Aim:
Transcribe the material below word for word, without altering a single character, and omit the pictures from your transcription.

(Recorded data)

###

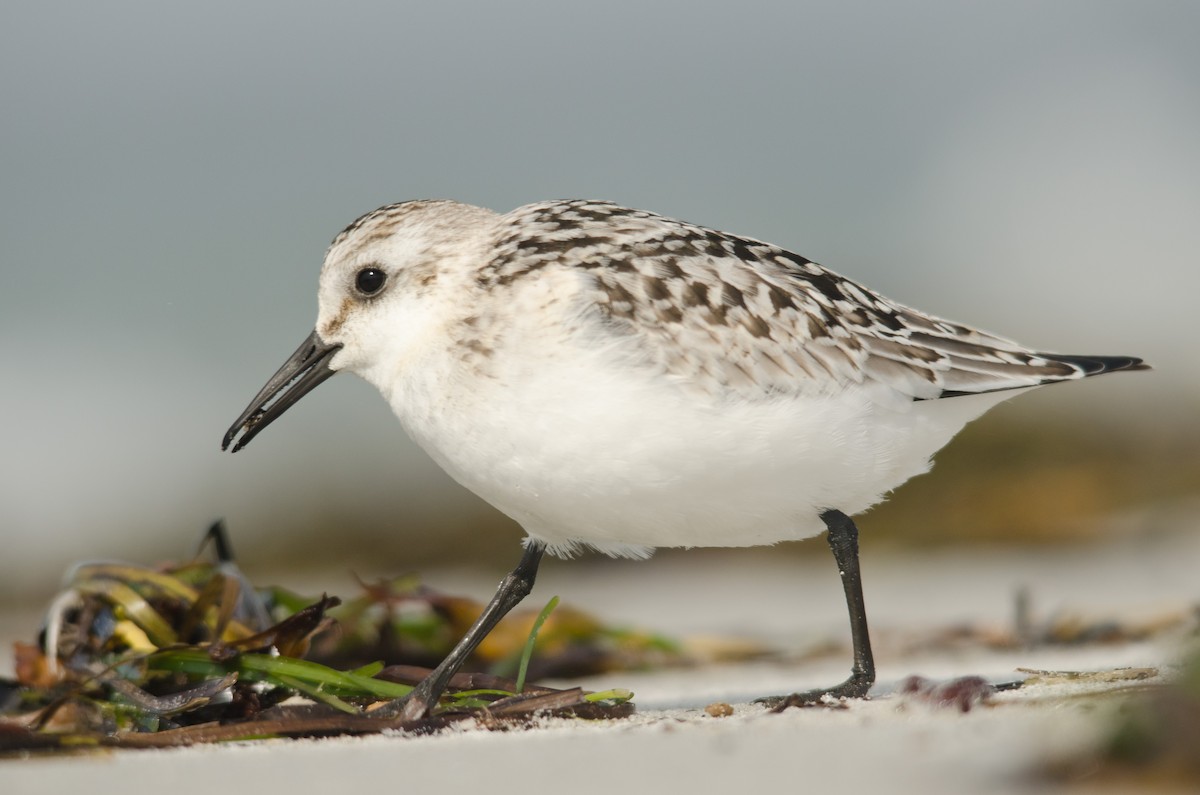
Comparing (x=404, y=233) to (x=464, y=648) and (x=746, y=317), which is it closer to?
(x=746, y=317)

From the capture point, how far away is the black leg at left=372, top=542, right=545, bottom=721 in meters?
3.47

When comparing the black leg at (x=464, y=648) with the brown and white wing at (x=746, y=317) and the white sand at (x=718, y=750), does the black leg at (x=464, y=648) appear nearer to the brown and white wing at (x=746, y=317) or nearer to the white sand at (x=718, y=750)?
the white sand at (x=718, y=750)

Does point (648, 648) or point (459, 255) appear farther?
point (648, 648)

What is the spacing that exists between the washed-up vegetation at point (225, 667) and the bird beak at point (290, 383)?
47 centimetres

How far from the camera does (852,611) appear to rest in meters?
3.78

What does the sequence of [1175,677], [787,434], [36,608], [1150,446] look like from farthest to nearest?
1. [1150,446]
2. [36,608]
3. [787,434]
4. [1175,677]

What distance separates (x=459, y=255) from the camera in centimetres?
377

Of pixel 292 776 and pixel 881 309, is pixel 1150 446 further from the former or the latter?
pixel 292 776

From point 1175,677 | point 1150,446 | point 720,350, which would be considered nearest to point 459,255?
point 720,350

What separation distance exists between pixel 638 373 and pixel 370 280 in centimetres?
95

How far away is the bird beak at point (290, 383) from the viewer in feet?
13.0

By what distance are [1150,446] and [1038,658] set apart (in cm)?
589

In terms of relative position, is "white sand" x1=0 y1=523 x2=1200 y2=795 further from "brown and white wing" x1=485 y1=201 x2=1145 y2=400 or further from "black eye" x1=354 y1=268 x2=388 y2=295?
"black eye" x1=354 y1=268 x2=388 y2=295

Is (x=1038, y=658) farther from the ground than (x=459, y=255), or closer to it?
closer to it
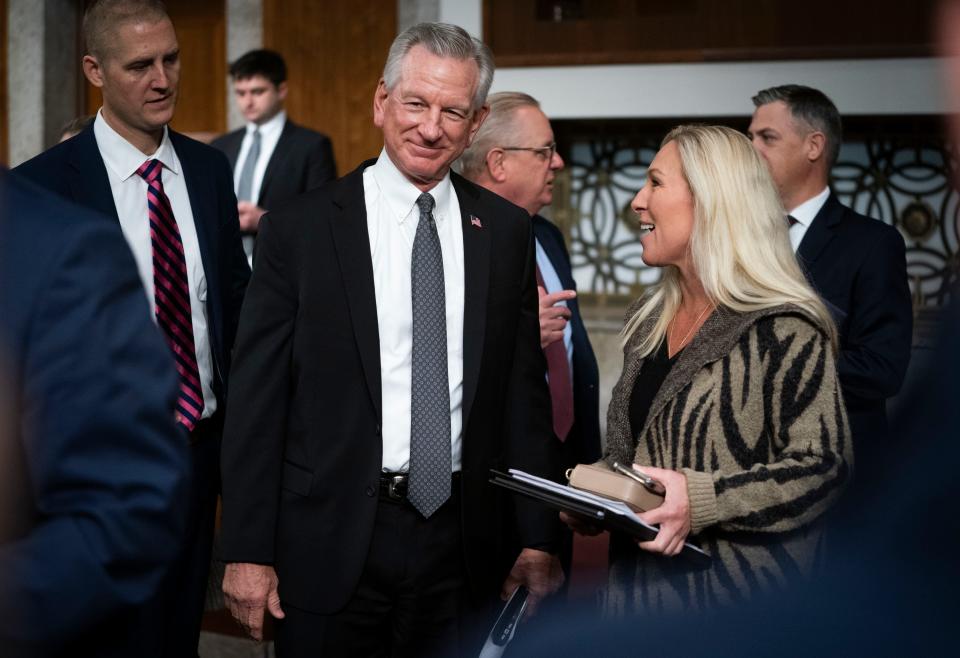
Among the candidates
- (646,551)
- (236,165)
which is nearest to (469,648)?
(646,551)

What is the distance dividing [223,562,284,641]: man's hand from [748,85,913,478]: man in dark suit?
1.57m

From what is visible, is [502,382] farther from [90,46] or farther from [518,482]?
[90,46]

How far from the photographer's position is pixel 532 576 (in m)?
2.40

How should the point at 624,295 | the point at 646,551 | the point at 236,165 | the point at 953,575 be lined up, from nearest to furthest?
1. the point at 953,575
2. the point at 646,551
3. the point at 236,165
4. the point at 624,295

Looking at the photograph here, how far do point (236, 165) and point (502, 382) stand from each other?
3.57 metres

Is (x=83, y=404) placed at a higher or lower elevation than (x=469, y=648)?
higher

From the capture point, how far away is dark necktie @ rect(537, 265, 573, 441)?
303 cm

###

Solution to the problem:
Comparing (x=404, y=233) to (x=464, y=648) and (x=746, y=317), which is it closer to?
(x=746, y=317)

From the capture point, how far away is the black leg at left=372, top=542, right=545, bottom=721 in meters?
3.47

When comparing the black leg at (x=464, y=648) with the brown and white wing at (x=746, y=317) and the white sand at (x=718, y=750), does the black leg at (x=464, y=648) appear nearer to the brown and white wing at (x=746, y=317) or nearer to the white sand at (x=718, y=750)?
the white sand at (x=718, y=750)

Does point (648, 648) or point (459, 255) appear farther?
point (648, 648)

What is the spacing that exists between the washed-up vegetation at point (225, 667) and the bird beak at point (290, 383)?
47 centimetres

How far from the camera does (852,611) appear to rest in meters?
3.78

What does the sequence of [1175,677], [787,434], [36,608], [1150,446] look like from farthest to nearest?
1. [1150,446]
2. [36,608]
3. [787,434]
4. [1175,677]

What distance separates (x=459, y=255) from the camera in centimetres?
377

Of pixel 292 776 and pixel 881 309, is pixel 1150 446 further from the former or the latter?
pixel 292 776

From point 1175,677 | point 1150,446 | point 720,350, which would be considered nearest to point 459,255?
point 720,350

What separation distance exists between pixel 638 373 and pixel 370 280 in centimetres?
95

How far away is the bird beak at point (290, 383) from the viewer in feet?
13.0

By what distance are [1150,446] and [1038,658] set apart (in cm)?
589

In terms of relative position, is "white sand" x1=0 y1=523 x2=1200 y2=795 further from "brown and white wing" x1=485 y1=201 x2=1145 y2=400 or further from "black eye" x1=354 y1=268 x2=388 y2=295?
"black eye" x1=354 y1=268 x2=388 y2=295

Is (x=1038, y=658) farther from the ground than (x=459, y=255), or closer to it?
closer to it
Among the candidates
- (646,551)
- (236,165)
which is nearest to (469,648)?
(646,551)

What is the distance dividing [223,562,284,641]: man's hand from [748,85,913,478]: man in dark suit?
1.57m

From what is visible, is [502,382] farther from [90,46] or farther from [518,482]?
[90,46]

How far from the photographer's position is pixel 532 576 (in m)?
2.40

How should the point at 624,295 | the point at 646,551 | the point at 236,165 | the point at 953,575 be lined up, from nearest to furthest?
1. the point at 953,575
2. the point at 646,551
3. the point at 236,165
4. the point at 624,295

Looking at the photograph here, how far do point (236, 165) and point (502, 382) stand from each other?
3.57 metres

Is (x=83, y=404) placed at a higher or lower elevation than (x=469, y=648)?
higher

From the capture point, how far away is dark necktie @ rect(537, 265, 573, 441)?
303 cm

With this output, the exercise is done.